A year after writing those words I can confirm that God’s grace is indeed sufficient. Some days are still worse than others and I still have those moments when the thought of Mom’s absence causes me to sigh. God, however, continues to show me in small, quiet, and unexpected ways that He understands my pain and my grief. Last month while visiting Dad I sat alone in the room where Mom kept her books. We enjoyed lots of conversations about books we were reading. In fact, one of the last questions that Mom asked me the week before she died is “What are you reading?” As I sat among her books I noticed a little volume tucked between larger books. When I thumbed through the book I found a little note that Mom had written and filed away between its pages at 2:00 PM on Saturday, August 11, 2000. The note is entitled “Dream.” Mom had jotted down a few quick lines that described something she had dreamed: Ocean waves washing me ashore — as being washed ashore I come to some feet and hold on to them and as I looked up I saw my Lord.

Mom never could have imagined how the words she wrote on a Saturday afternoon would become a much-needed balm to me almost two years after her death. And, I never could have imagined how the God of all comfort would lead me to find her note on a night when my heart was aching. But, that’s the way God works. He understands and He cares. Two years ago, the ocean waves that Mom had dreamed about washed her onto heaven’s shore to the feet of the Lord she loved. One day, those same waves will wash me onto that same shore where I too will see Jesus and once again see my beautiful Mom. In the meantime, I will continue to grieve with hope and to find encouragement in the promises of the God who understands, comforts, and sustains.


Responses

  1. Tissue please! Very touching and a a testament of God’s faithfulness to many who understand your pain. We still grieve the loss of Breck’s wonderful mother Mildred Quin. Thank you for sharing. I read this to Breck and am sure it was a sweet reminder of our hope in Christ! Thanks for using your blessing to bless us.

  2. Holly and I “visited” my Mom Saturday. Your Mom’s note reminded me of laying my head at Christ’s feet on the rocks of El Salvador. Hope to see you soonest.

    • Glad you got to spend some time with your Mom. And, I love that statue of Christ overlooking the Pacific near the place we stayed at in El Salvador.
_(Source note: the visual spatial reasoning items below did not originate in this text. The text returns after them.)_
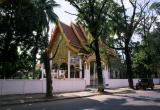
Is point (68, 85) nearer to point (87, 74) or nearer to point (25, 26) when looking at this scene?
point (25, 26)

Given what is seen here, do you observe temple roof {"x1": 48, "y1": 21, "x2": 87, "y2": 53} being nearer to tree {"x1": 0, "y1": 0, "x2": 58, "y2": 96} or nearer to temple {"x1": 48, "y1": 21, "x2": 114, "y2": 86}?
temple {"x1": 48, "y1": 21, "x2": 114, "y2": 86}

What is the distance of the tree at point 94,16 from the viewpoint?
40406mm

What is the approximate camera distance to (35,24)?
3195cm

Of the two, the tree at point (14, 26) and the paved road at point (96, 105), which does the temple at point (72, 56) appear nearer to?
the tree at point (14, 26)

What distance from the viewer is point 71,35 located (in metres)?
57.1

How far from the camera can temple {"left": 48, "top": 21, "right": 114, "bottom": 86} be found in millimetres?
54125

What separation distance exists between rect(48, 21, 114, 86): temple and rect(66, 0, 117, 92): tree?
34.0 feet

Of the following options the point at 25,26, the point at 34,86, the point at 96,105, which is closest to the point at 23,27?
the point at 25,26

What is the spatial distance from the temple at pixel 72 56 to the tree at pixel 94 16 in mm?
10350

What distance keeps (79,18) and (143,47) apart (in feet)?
68.8

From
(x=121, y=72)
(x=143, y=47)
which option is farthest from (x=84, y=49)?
(x=121, y=72)

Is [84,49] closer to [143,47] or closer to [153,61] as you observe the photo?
[143,47]

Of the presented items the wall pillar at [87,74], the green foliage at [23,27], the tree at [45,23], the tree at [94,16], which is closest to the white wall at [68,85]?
the tree at [94,16]

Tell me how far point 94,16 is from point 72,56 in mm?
15541
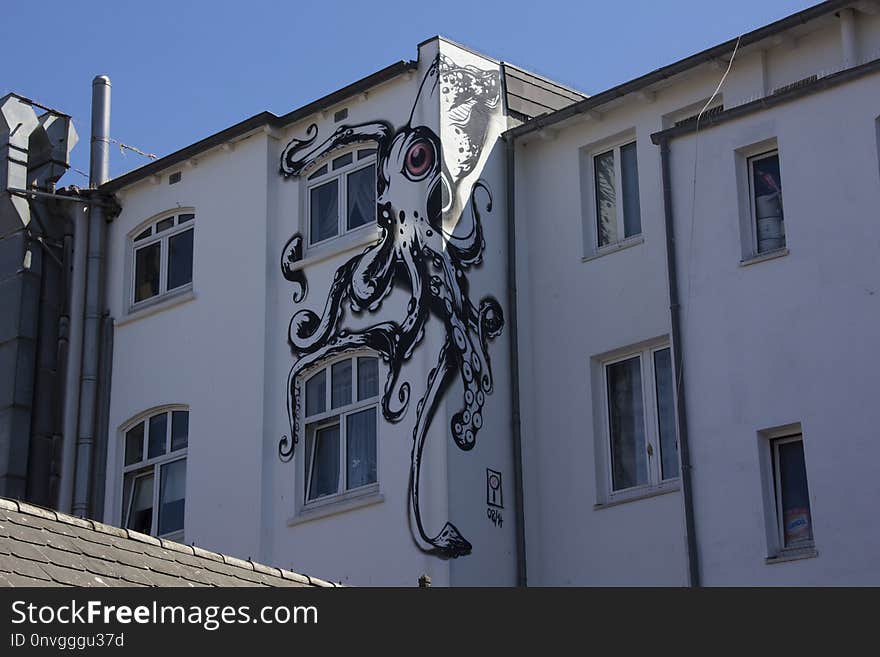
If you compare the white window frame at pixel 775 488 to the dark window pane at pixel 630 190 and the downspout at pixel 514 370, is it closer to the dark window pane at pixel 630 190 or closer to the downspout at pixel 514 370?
the downspout at pixel 514 370

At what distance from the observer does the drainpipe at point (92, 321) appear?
86.4ft

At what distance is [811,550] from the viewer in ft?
62.3

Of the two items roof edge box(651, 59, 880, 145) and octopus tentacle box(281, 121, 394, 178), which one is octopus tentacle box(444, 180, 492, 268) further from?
roof edge box(651, 59, 880, 145)

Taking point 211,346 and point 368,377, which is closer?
point 368,377

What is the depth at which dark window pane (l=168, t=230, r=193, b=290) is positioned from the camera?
87.2 ft

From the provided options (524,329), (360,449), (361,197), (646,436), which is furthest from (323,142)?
(646,436)

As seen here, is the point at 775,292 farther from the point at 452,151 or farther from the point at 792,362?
the point at 452,151

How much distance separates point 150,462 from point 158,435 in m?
0.38

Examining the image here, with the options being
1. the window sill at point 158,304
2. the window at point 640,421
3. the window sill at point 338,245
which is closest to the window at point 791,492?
the window at point 640,421

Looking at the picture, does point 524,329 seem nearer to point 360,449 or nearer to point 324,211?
point 360,449

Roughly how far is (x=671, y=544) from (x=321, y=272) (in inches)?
238

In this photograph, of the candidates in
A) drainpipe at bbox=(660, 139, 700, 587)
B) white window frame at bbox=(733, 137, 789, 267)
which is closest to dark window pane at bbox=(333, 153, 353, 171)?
drainpipe at bbox=(660, 139, 700, 587)

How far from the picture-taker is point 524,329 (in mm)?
23781
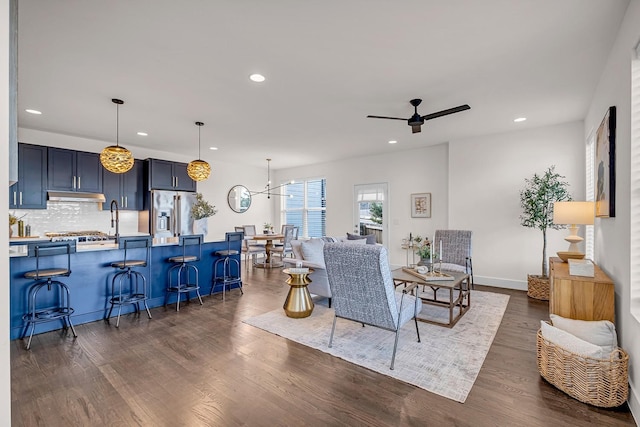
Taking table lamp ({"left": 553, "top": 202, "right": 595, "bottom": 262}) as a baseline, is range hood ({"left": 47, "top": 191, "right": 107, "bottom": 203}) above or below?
above

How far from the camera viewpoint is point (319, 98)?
12.3ft

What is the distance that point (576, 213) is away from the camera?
3.14 metres

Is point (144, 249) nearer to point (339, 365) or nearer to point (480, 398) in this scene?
point (339, 365)

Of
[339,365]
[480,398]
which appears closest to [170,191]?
[339,365]

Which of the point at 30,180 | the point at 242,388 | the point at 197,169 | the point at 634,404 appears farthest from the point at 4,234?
the point at 30,180

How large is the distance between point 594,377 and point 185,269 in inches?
187

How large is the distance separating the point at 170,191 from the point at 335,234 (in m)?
4.11

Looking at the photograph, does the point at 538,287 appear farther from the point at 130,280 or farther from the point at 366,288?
the point at 130,280

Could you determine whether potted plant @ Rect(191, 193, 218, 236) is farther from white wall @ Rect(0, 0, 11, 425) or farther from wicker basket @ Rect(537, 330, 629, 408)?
wicker basket @ Rect(537, 330, 629, 408)

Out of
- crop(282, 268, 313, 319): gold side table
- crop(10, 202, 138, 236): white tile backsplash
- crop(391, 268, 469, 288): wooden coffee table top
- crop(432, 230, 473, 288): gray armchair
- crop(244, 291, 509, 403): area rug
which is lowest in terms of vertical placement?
crop(244, 291, 509, 403): area rug

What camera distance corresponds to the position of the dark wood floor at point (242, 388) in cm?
195

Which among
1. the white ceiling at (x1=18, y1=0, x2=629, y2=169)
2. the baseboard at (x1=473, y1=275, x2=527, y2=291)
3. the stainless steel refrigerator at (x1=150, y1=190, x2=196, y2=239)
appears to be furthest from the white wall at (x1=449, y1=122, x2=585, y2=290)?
the stainless steel refrigerator at (x1=150, y1=190, x2=196, y2=239)

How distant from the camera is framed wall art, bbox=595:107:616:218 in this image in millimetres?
2484

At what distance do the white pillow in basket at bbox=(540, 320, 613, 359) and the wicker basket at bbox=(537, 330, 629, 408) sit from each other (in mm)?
31
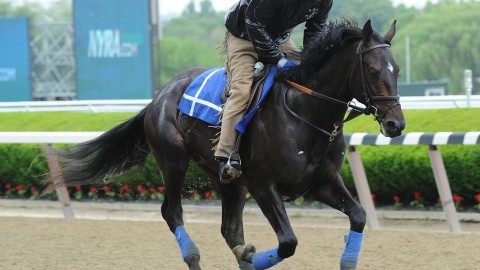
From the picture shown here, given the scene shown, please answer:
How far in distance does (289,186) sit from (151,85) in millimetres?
13577

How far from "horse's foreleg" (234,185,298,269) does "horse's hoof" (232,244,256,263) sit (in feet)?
1.21

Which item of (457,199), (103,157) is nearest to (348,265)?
(103,157)

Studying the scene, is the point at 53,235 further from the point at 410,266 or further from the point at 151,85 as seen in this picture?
the point at 151,85

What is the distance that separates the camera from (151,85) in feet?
59.2

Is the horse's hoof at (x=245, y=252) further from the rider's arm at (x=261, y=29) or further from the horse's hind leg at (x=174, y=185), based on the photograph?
the rider's arm at (x=261, y=29)

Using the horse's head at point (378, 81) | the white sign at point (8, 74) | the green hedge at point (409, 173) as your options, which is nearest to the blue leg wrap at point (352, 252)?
the horse's head at point (378, 81)

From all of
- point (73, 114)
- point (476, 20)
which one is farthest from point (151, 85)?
point (476, 20)

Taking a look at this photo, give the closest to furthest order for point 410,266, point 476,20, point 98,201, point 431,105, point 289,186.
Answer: point 289,186
point 410,266
point 98,201
point 431,105
point 476,20

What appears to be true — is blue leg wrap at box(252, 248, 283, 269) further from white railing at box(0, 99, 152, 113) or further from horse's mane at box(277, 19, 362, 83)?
white railing at box(0, 99, 152, 113)

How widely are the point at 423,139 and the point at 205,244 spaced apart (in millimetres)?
1889

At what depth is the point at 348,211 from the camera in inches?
188

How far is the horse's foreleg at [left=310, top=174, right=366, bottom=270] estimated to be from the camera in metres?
4.66

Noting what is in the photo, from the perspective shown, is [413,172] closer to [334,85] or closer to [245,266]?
[245,266]

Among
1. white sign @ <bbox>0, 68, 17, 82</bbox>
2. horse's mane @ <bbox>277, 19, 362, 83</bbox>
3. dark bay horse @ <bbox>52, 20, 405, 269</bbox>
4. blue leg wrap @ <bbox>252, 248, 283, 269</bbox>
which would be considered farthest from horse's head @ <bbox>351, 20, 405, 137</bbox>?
white sign @ <bbox>0, 68, 17, 82</bbox>
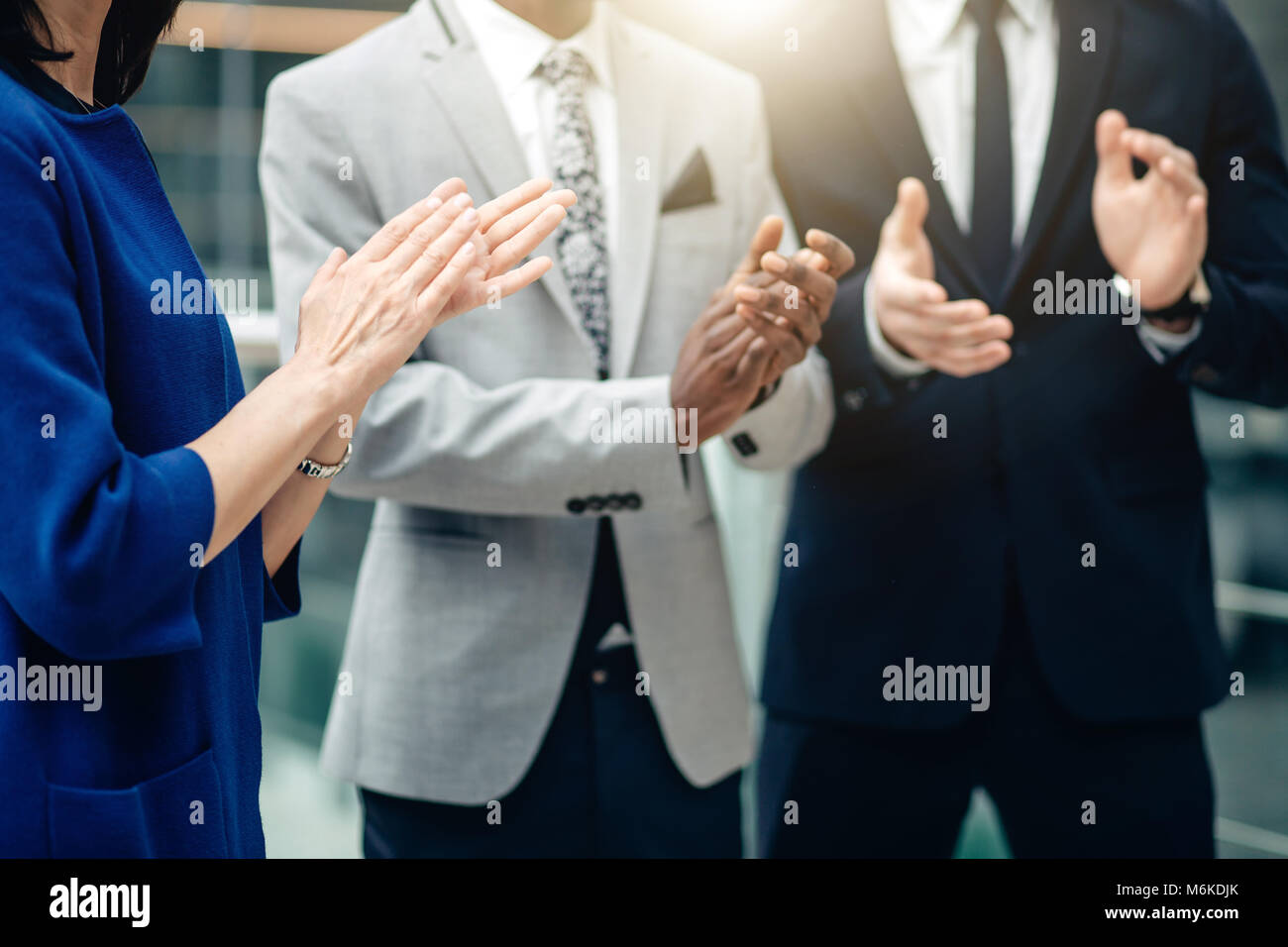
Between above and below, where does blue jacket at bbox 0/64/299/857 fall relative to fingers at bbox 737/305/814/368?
below

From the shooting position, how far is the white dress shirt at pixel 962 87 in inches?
66.9

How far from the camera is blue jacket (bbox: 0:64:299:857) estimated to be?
0.89 m

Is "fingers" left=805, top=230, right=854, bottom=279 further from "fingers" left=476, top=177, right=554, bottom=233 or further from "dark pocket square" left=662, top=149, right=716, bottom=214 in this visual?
"fingers" left=476, top=177, right=554, bottom=233

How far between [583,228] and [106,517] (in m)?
0.88

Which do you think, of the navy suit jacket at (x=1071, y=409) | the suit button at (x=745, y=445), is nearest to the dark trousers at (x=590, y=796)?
the suit button at (x=745, y=445)

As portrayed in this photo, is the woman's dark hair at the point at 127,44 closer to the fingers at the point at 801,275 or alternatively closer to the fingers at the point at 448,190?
the fingers at the point at 448,190

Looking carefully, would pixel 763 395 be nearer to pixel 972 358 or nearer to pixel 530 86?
pixel 972 358

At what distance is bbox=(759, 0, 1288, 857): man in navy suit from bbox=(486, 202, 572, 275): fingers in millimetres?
593

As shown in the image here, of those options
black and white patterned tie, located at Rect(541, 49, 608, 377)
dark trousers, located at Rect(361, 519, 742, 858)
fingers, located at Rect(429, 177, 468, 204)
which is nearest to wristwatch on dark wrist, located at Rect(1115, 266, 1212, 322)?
black and white patterned tie, located at Rect(541, 49, 608, 377)

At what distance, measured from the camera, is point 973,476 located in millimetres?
1725

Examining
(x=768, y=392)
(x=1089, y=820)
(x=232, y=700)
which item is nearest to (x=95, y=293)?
(x=232, y=700)
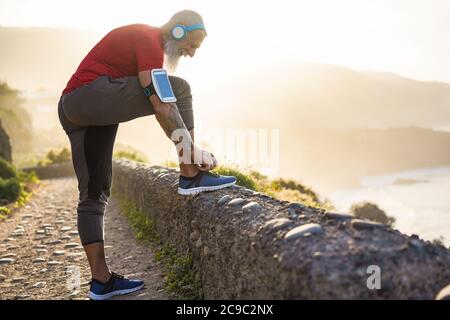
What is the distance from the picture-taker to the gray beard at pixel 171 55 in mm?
3174

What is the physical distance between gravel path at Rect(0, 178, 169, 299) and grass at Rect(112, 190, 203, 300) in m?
0.10

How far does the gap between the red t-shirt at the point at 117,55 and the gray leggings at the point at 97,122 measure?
0.08m

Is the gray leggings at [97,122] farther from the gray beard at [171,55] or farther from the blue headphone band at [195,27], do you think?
the blue headphone band at [195,27]

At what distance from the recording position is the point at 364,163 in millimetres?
72000

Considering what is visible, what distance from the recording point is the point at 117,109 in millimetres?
2926

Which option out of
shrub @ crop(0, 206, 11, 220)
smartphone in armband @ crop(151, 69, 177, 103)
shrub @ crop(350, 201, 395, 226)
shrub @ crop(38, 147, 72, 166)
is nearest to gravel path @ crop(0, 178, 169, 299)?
shrub @ crop(0, 206, 11, 220)

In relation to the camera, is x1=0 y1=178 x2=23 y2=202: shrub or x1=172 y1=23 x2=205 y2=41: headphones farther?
x1=0 y1=178 x2=23 y2=202: shrub

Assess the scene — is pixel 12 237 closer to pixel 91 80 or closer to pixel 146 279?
pixel 146 279

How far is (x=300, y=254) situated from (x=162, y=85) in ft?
4.96

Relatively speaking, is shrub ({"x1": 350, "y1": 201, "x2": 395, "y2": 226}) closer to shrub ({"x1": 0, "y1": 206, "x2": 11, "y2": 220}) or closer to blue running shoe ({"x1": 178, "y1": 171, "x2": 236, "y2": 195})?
shrub ({"x1": 0, "y1": 206, "x2": 11, "y2": 220})

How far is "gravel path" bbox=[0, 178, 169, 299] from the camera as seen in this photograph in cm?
389

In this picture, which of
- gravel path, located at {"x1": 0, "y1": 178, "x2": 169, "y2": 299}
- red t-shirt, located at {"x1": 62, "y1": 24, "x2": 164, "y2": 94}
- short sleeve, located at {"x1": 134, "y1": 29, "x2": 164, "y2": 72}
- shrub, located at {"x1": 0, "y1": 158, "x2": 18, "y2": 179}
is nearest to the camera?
short sleeve, located at {"x1": 134, "y1": 29, "x2": 164, "y2": 72}

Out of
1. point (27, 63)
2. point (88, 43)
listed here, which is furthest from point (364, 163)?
point (27, 63)
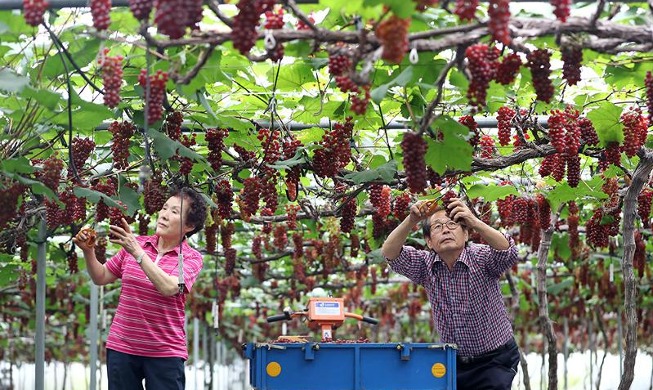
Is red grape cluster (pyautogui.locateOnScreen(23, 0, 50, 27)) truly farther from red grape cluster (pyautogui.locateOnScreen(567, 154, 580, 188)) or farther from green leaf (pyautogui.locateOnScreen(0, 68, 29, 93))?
red grape cluster (pyautogui.locateOnScreen(567, 154, 580, 188))

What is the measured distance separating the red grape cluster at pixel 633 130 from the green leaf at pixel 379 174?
1.46 meters

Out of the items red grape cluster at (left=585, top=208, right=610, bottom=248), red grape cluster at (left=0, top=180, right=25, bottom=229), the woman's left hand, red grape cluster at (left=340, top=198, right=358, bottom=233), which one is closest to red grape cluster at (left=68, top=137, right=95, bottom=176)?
red grape cluster at (left=0, top=180, right=25, bottom=229)

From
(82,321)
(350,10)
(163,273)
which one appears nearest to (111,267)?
(163,273)

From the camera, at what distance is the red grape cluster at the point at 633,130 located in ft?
18.9

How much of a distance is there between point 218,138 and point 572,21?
9.60 ft

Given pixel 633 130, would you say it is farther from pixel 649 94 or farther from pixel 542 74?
pixel 542 74

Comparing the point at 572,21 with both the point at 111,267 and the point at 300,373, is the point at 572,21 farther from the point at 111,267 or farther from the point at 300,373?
the point at 111,267

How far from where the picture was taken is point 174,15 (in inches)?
125

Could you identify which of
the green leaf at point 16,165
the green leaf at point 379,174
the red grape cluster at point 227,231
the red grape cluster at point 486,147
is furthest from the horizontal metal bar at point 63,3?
the red grape cluster at point 227,231

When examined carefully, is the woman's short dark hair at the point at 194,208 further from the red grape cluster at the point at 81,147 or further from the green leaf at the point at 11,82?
the green leaf at the point at 11,82

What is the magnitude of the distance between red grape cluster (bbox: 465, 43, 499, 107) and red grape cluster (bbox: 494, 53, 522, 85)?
5 centimetres

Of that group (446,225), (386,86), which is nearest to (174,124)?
(446,225)

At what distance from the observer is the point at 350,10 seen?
364cm

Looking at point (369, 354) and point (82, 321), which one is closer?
point (369, 354)
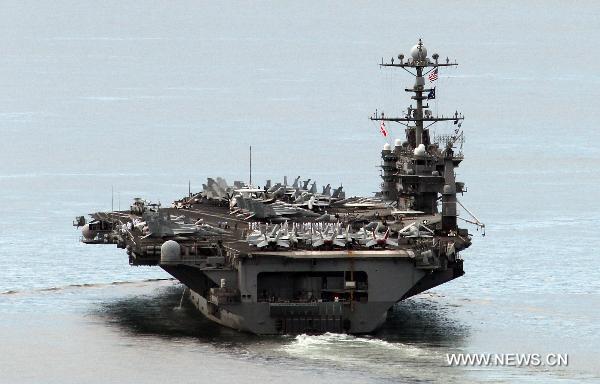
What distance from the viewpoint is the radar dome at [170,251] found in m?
59.6

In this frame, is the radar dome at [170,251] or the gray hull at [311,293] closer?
the gray hull at [311,293]

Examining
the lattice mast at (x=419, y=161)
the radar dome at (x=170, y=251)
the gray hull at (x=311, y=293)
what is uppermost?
the lattice mast at (x=419, y=161)

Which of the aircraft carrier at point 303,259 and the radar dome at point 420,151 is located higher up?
the radar dome at point 420,151

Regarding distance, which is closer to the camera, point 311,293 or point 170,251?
point 311,293

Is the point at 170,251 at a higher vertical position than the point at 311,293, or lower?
higher

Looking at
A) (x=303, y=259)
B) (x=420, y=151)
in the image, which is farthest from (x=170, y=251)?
(x=420, y=151)

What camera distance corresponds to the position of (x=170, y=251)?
195 ft

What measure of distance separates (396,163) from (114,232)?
1386 cm

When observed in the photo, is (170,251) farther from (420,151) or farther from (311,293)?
(420,151)

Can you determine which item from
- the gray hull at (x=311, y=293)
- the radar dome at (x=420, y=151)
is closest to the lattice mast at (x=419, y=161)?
the radar dome at (x=420, y=151)

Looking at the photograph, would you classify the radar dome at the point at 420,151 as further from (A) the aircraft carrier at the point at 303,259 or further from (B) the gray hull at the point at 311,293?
(B) the gray hull at the point at 311,293

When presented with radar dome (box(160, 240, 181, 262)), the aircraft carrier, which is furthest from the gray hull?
radar dome (box(160, 240, 181, 262))

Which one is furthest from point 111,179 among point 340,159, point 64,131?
point 64,131

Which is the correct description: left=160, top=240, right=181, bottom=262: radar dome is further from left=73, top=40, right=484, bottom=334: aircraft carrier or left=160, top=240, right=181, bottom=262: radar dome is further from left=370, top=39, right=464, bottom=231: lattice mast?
left=370, top=39, right=464, bottom=231: lattice mast
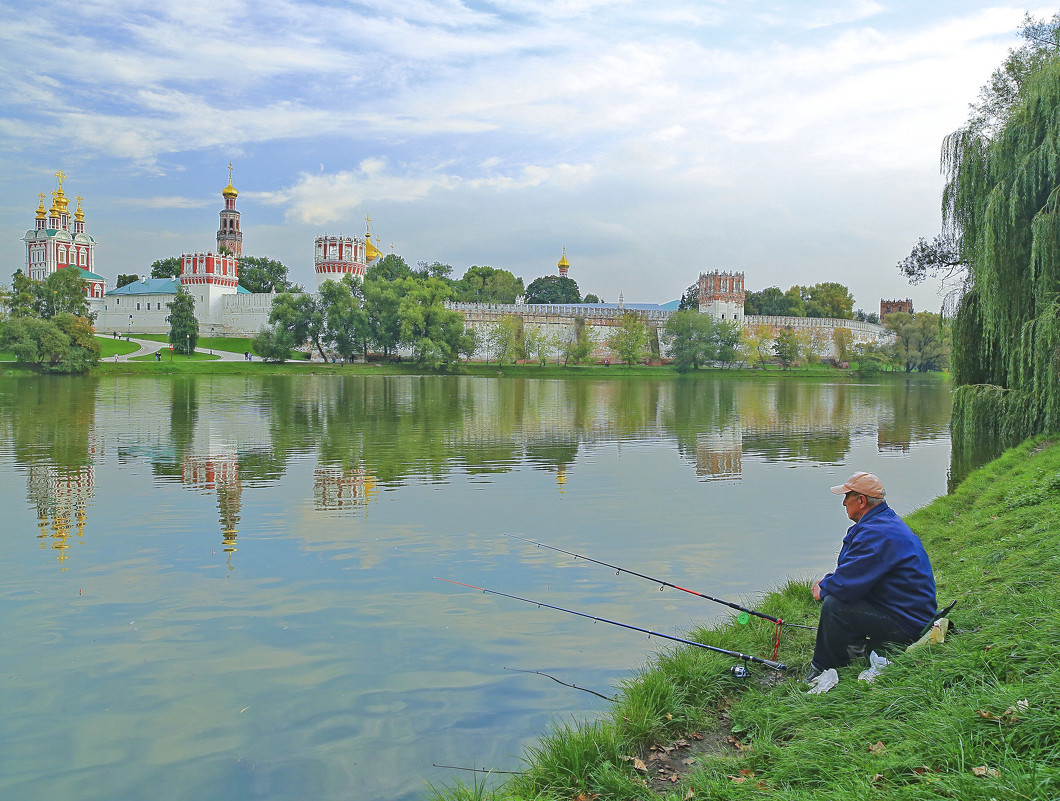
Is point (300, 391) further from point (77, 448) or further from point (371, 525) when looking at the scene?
point (371, 525)

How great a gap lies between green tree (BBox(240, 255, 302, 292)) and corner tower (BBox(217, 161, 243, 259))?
1548mm

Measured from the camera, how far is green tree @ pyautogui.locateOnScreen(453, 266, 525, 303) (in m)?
87.7

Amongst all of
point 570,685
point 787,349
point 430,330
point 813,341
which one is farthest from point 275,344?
point 570,685

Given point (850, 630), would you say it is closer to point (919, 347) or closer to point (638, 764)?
point (638, 764)

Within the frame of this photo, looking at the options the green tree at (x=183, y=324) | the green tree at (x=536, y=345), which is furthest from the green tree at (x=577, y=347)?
the green tree at (x=183, y=324)

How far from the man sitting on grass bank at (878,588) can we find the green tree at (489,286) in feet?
271

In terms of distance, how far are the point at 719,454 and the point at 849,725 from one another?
40.4 feet

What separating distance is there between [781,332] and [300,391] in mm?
50532

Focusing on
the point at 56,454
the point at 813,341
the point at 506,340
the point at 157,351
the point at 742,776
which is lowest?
the point at 742,776

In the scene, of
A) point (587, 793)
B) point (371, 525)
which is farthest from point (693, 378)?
point (587, 793)

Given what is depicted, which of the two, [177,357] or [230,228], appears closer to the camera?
[177,357]

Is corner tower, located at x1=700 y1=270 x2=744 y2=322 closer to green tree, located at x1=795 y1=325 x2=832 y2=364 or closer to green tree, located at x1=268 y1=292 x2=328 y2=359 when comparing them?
green tree, located at x1=795 y1=325 x2=832 y2=364

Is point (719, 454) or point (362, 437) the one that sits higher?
point (362, 437)

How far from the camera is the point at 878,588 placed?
398cm
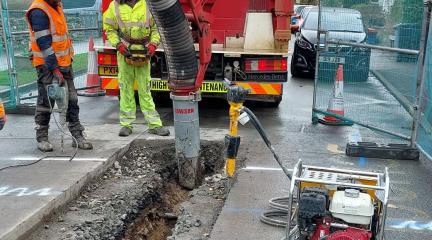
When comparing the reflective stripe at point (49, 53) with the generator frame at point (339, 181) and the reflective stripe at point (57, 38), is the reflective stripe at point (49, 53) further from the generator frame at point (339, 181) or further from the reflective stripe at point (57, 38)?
the generator frame at point (339, 181)

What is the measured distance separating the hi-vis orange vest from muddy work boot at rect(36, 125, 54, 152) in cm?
85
  3. We are both grieving for parents. My Dad’s funeral was Saturday, and as others have told me, “you never get over it.” I do agree it is one of the hardest roads I have ever tread. Our son, Josh, did a beautiful job on the service. My daugher tempered the mood with a special Mother’s Day gift…the news that they are working to adopt a baby boy from Ethiopia. From the end to the beginning…God is so good.

    • Sue Ann…

      I am so sorry to hear about the death of your Dad. I know that God will care for you in many wonderful and tender ways in the days, months, and years to come. Congratulations on the news of the adoption of a baby boy from Ethiopia. What a special blessing for your family and for this precious child.

      Blessings,
      Omar~

  4. Hello Omar. That was such a beautiful well written blog post. I read it with tears rolling down my cheeks. God is so good!

    • Thanks, Sterling. I appreciate your kind words.

  5. Thanks for the article. Thanks for writing!